=== Teks Bacaan ===
⟨

SCROLL KE ATAS UNTUK MEMBACA

Berpuasa di Negeri Kincir Angin

Berpuasa di Negeri Kincir Angin

Di Eropa, puasa dimusim panas harus dijalankan selama 19 jam. ini jelas berbeda dengan Indonesia yang terletak di Garis Khatulistiwa. Di Indonesia durasi puasa setiap tahun hampir sama antara 13 – 14 jam. Panjangnya waktu berpuasa di Eropa terjadi karena bulan ramadhan jatuh disaat musim panas.   Musim di panas di Eropa waktu siangnya lebih panjang dari pada waktu malamnya. Malam hanya 5 jam.  Mulai masuk waktu Maghrib jam 21.48, Isya jam 23.58 dan waktu subuh jam 03.08. Sehingga praktis tak tidur semalaman karena seusai shalat tarawih langsung makan sahur dan dilanjutkan shalat Subuh. Waktu istirahat tidur pindah seusai shalat subuh.

Jika di Indonesia makan sahur rata-rata pukul 04.00 dan jam berbuka puasa pada pukul 18.00, sangat berbeda dengan puasa Ramadhan di Belanda misalnya. Mereka yang berpuasa Ramadhan di negara Belanda harus mulai sahur pada pukul 03.00 pagi dan waktu berbuka puasa pada pukul 21.30 malam atau kira-kira harus berpuasa  17, 5 jam. Tentu lebih lama bila dibandingkan dengan waktu berpuasa di Indonesia dan kemungkinan tantangannya juga lebih berat.

⟩

=== Kumpulan Entri ===
⟨

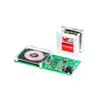 Evaluation and Demonstration Boards and Kits - ROHM-760308MP-EVK-001-ND - DigiKey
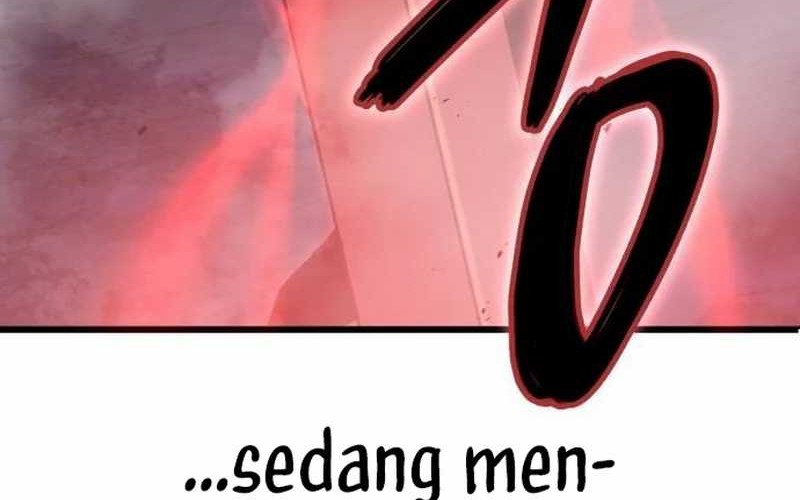 Halaman 104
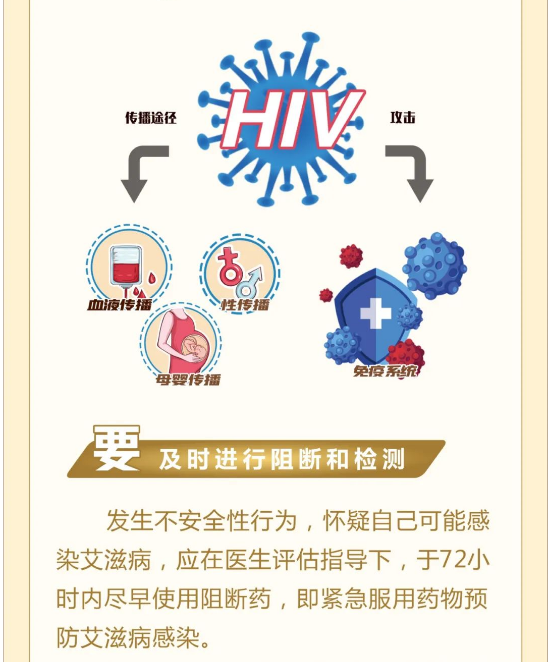 永利皇宫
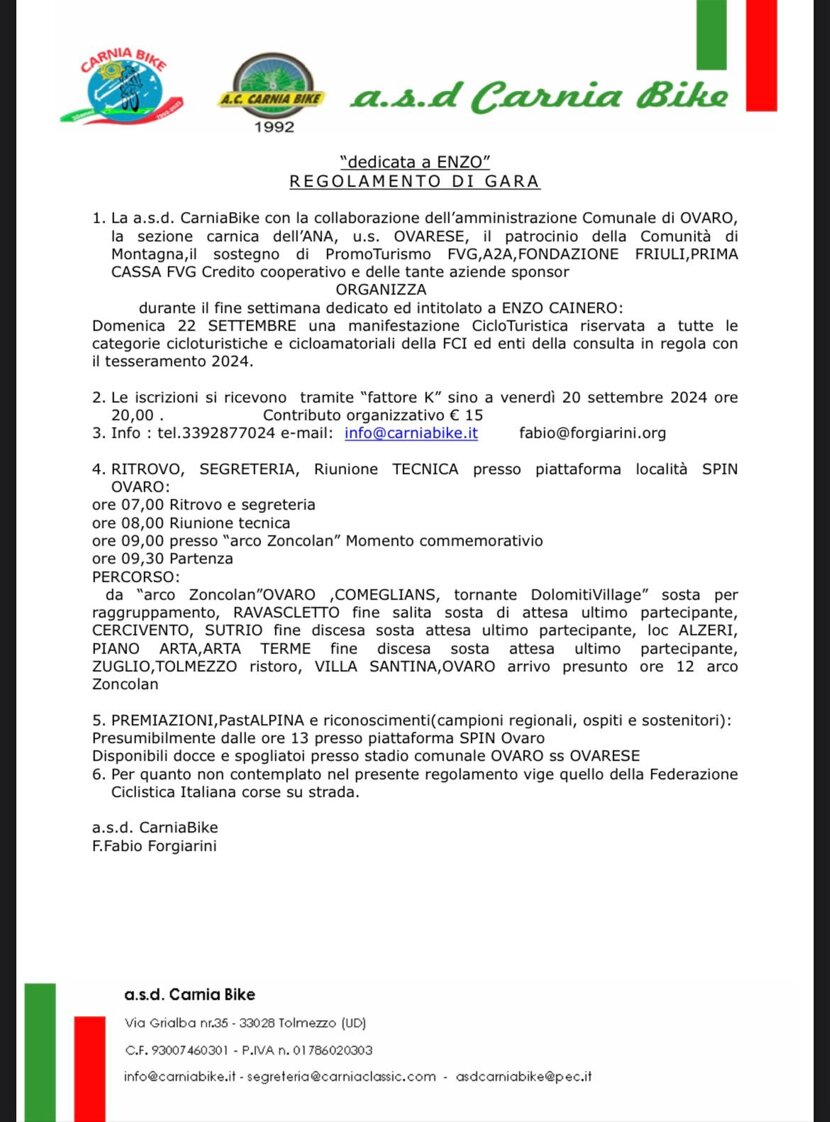 6c8efbfe51ef4dfc54ac80f5cdbd581d8823d74c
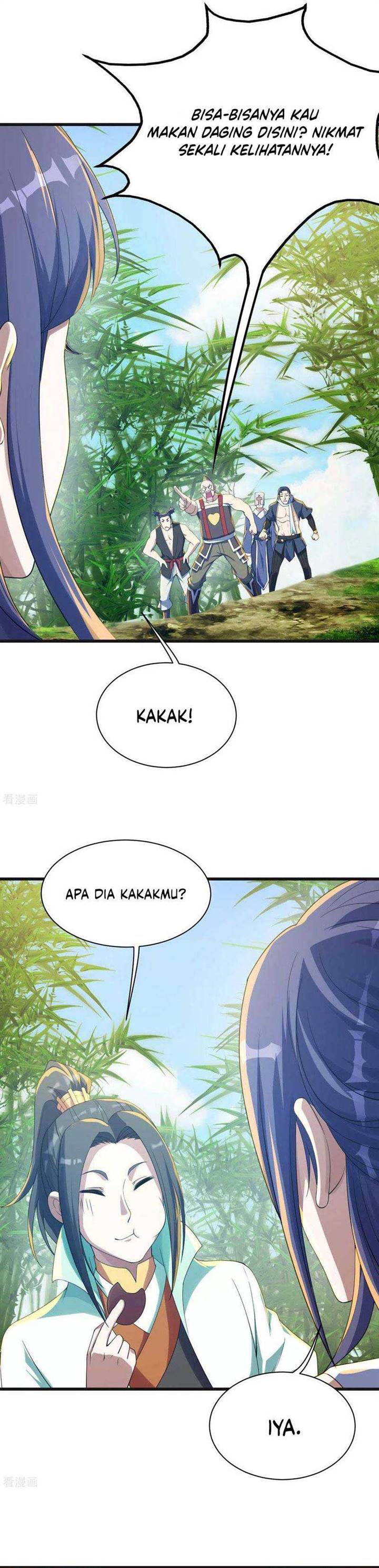 image-komik-matchless-emperor-chapter-132-4/13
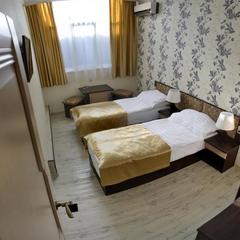 Отель Эстет, Ессентуки, Ставропольский край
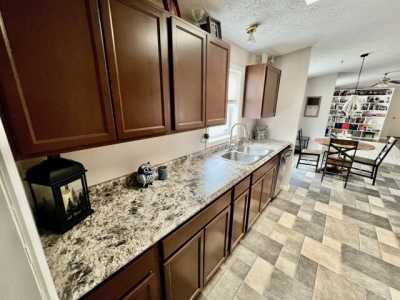 Home For Sale in Muncie, Indiana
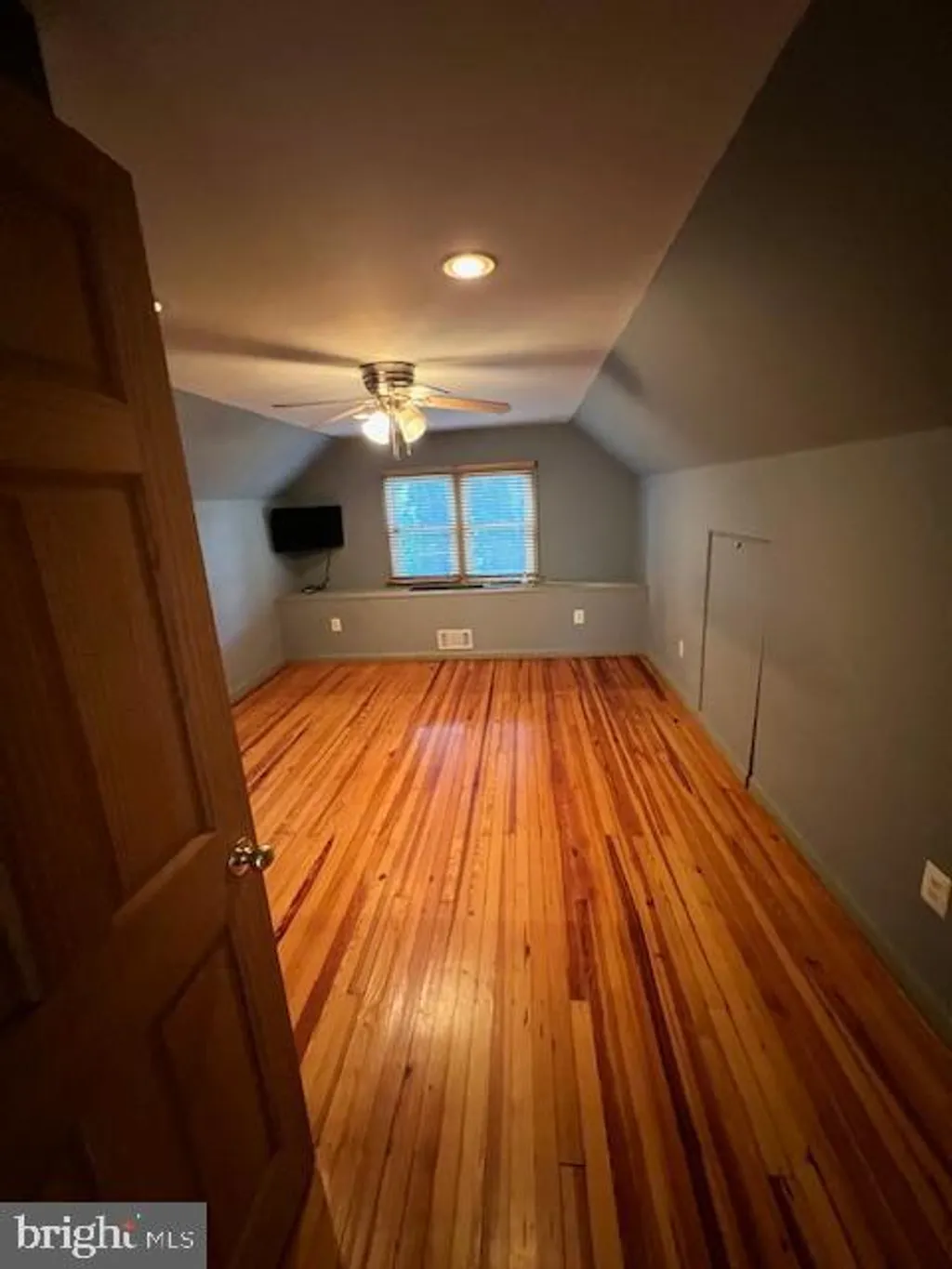 Additional image 46 of 25 Kemper Avenue, Westminster, MD 21157
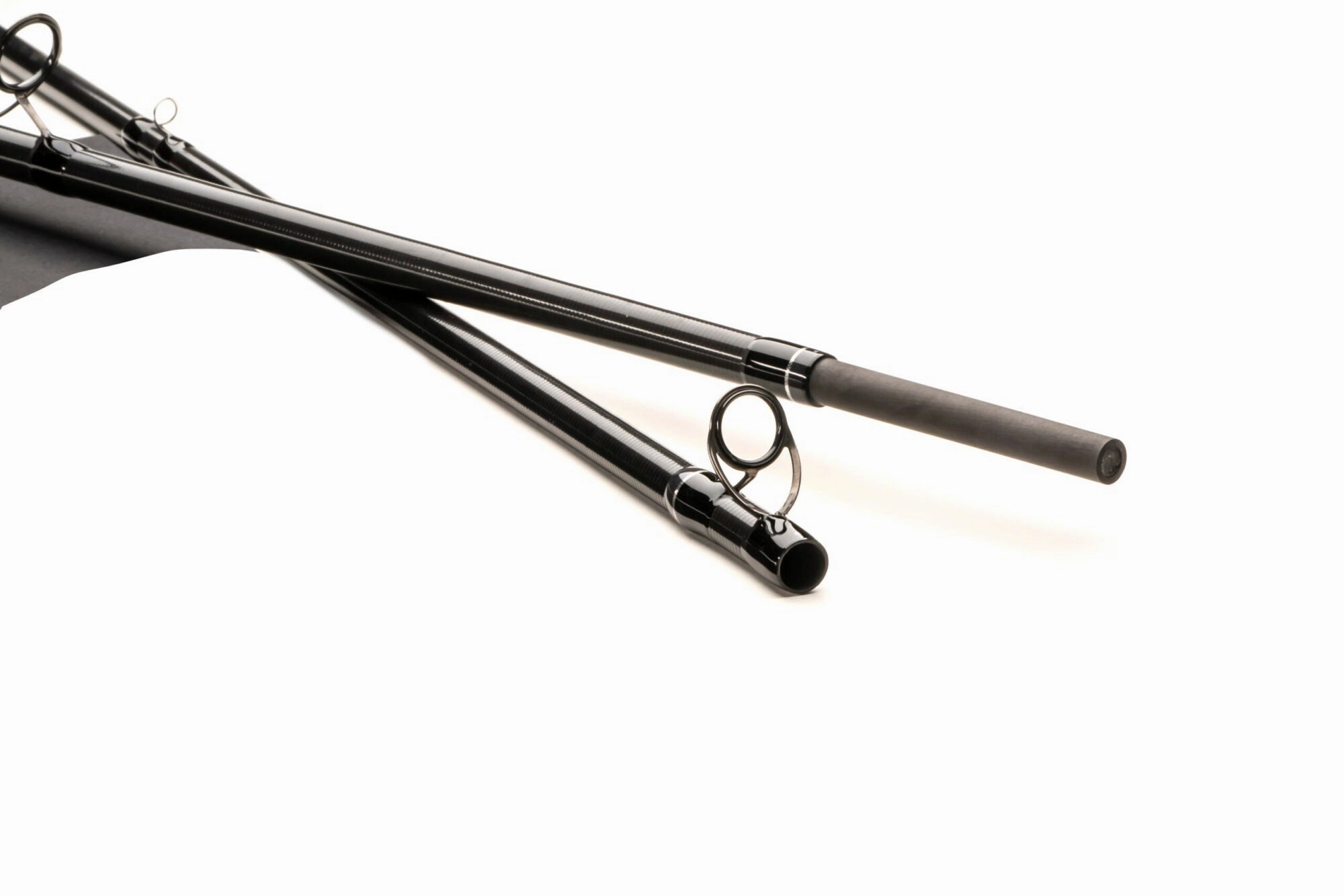 Scott STS 909/3 -9' 9 Weight 50th Anniversary Edition Fly Rod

⟩

=== Perintah Tugas ===
Kembalikan salinan persis sebagian teks tentang berpuasa di Negeri Kincir Angin. Mulailah dari kata-kata "Jika di Indonesia", lalu berhenti setelah "juga lebih berat.".

=== Jawaban Tugas ===
Jika di Indonesia makan sahur rata-rata pukul 04.00 dan jam berbuka puasa pada pukul 18.00, sangat berbeda dengan puasa Ramadhan di Belanda misalnya. Mereka yang berpuasa Ramadhan di negara Belanda harus mulai sahur pada pukul 03.00 pagi dan waktu berbuka puasa pada pukul 21.30 malam atau kira-kira harus berpuasa  17, 5 jam. Tentu lebih lama bila dibandingkan dengan waktu berpuasa di Indonesia dan kemungkinan tantangannya juga lebih berat.